# Aerosol Processes

Haero offers implementations for each of the important stages in the aerosol
life cycle. Here we describe the physics of each stage, the approximations
made by the associated parametrizations, and the implementations of the
underlying prognostic and diagnostic processes.

Each process is independent of all other processes. In other words, state
variables are taken directly from the prognostics and diagostics passed
to the process, and no assumptions are made about how these state variables
were computed.

!!! info "Aerosol process"
    An aerosol process computes a *tendency*, which provides the right-hand-side
    for a differential equation solved either by Haero or its model. In this
    sense, an aerosol process is *prognostic*.

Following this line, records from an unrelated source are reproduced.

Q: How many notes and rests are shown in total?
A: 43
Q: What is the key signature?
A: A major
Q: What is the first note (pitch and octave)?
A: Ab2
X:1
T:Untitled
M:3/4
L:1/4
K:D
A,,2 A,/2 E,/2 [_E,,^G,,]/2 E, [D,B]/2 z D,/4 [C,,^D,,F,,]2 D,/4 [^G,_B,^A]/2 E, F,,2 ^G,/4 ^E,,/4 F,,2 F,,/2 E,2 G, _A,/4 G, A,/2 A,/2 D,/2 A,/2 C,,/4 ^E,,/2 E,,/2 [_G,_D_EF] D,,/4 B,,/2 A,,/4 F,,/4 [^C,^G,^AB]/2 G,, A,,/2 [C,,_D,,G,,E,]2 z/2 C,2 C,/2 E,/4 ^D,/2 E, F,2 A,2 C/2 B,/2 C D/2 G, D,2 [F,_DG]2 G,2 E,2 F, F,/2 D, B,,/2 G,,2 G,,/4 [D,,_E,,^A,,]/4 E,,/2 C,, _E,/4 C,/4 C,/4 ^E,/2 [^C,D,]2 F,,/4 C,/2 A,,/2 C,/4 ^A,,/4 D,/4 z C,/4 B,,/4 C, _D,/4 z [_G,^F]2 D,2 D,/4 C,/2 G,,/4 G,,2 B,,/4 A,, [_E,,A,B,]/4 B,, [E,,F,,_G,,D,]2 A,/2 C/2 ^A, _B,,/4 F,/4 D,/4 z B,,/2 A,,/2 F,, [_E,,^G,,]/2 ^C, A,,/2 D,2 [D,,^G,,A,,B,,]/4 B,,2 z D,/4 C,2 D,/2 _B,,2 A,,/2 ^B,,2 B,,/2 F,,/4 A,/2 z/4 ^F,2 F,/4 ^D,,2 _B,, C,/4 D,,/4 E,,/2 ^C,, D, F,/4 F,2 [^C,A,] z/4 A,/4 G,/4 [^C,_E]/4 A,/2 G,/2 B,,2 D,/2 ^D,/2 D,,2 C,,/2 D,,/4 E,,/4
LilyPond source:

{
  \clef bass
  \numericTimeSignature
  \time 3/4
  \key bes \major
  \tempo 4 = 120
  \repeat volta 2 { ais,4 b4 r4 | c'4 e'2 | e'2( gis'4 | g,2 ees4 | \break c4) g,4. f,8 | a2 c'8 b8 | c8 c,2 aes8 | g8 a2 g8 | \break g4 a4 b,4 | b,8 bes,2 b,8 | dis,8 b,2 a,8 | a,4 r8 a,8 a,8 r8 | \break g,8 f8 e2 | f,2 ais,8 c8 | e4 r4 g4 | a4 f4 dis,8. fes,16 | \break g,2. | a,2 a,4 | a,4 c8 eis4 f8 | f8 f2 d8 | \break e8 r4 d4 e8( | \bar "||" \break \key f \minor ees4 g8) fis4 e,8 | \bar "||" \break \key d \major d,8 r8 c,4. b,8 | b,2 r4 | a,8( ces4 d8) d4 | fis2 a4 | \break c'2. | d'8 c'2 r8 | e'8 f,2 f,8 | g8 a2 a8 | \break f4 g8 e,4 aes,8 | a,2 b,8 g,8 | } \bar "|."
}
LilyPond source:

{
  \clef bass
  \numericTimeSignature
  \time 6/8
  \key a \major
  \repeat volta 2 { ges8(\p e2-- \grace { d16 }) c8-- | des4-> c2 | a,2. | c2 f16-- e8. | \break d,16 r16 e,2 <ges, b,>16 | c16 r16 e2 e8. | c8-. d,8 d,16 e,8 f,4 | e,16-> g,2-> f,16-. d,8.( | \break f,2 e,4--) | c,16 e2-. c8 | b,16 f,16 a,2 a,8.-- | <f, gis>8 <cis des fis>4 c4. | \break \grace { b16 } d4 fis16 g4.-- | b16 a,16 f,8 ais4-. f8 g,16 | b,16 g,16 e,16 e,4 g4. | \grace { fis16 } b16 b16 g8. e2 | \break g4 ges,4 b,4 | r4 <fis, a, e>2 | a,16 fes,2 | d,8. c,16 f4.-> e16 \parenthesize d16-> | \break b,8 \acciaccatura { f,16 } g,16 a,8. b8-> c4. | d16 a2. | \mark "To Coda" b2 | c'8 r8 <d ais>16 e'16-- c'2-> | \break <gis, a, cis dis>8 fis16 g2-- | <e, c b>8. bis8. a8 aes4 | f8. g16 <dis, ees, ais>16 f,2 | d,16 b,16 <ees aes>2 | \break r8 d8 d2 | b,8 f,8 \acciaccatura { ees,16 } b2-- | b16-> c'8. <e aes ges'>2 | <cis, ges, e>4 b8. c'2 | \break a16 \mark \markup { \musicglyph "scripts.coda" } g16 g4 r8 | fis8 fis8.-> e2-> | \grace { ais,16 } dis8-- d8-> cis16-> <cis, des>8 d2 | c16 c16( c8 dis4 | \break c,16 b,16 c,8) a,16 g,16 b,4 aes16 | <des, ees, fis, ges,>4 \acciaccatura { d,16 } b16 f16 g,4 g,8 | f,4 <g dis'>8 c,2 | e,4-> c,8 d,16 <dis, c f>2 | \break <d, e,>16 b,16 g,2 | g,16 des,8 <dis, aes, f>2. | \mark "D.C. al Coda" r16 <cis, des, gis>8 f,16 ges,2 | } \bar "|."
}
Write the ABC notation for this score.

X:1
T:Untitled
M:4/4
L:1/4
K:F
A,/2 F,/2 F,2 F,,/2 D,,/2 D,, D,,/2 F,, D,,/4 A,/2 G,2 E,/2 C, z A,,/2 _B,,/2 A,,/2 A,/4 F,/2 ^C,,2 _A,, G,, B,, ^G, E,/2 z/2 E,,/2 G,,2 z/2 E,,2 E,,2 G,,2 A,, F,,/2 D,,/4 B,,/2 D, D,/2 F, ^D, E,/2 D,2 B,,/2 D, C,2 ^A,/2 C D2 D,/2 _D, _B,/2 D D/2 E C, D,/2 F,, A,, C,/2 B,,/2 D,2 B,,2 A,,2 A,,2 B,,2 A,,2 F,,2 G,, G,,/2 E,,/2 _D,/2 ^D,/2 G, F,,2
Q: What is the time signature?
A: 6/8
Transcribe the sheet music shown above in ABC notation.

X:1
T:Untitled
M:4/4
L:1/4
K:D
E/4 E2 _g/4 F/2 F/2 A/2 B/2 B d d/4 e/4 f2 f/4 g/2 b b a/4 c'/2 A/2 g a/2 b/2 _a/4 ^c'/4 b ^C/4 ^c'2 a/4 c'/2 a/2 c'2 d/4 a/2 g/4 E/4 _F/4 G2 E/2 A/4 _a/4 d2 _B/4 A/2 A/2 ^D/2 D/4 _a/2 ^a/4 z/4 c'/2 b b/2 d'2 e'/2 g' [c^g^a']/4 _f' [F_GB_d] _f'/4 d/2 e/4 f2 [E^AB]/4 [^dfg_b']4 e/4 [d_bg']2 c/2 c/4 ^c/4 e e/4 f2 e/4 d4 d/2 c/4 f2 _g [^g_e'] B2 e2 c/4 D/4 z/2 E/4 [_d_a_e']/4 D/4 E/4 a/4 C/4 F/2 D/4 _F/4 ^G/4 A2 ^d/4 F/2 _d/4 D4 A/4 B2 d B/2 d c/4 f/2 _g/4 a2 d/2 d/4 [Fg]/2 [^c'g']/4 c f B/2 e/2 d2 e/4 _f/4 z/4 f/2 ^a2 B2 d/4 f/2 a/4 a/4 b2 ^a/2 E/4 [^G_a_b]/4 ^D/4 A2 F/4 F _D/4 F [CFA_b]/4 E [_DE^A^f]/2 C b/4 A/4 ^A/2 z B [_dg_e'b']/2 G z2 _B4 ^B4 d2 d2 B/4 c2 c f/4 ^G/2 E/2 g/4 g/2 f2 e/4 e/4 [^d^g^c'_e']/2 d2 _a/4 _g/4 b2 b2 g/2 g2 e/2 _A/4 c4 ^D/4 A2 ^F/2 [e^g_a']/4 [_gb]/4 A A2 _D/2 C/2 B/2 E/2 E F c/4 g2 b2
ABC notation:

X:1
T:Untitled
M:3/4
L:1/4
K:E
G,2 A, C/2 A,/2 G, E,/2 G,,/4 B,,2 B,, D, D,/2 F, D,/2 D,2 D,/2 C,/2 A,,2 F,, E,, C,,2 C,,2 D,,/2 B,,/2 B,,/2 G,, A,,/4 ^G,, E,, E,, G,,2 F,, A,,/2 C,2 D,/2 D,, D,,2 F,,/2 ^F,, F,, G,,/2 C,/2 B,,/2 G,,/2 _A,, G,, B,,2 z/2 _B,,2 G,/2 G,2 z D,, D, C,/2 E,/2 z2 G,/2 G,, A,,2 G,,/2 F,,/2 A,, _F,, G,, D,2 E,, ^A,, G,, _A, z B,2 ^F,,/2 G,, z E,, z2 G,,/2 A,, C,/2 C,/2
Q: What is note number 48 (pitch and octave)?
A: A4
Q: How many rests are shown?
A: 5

Processes may need intermediate quantities using the available state data and
metadata to evaluate their tendencies. These intermediate quantities are
*diagnostic* in the sense they they can be computed, or diagnosed, from the
current state variables; they are not evolved in time by either Haero or its
host model. They are computed by diagnostic functions; storage of these
quantities depends on their use in various aerosol processes and/or the host
model.

!!! info "Diagnostic function"
    A diagnostic function updates any relevant diagnostic variables in place at
    simulation time $t$.

    Diagnostic functions are associated with the design of Kokkos kernel
    *functors*. In Haero, we apply a design priniciple: each diagnostic
    function updates exactly 1 diagnostic quantity. So each diagnostic function
    is launched as a separate kernel.

!!! info "Independent aerosol processes"
    Every aerosol process is independent of other aerosol processes. Specifically:
    a process takes a set of state variables and diagnostics, and *using only
    these variables*, it computes a set of tendencies for the prognostic state
    variables at simulation time $t$.

This process independence is a dramatic departure from prior implementations of
aerosol physics in MAM. Any sequential coupling of processes must be performed
by a host model.

With this assumption, it's possible to recover the legacy MAM algorithms by
constructing a coupling procedure that follows the relevant assumptions. But
it's also possible to construct more sophisticated coupling processes that take
advantage of advances in numerical analysis.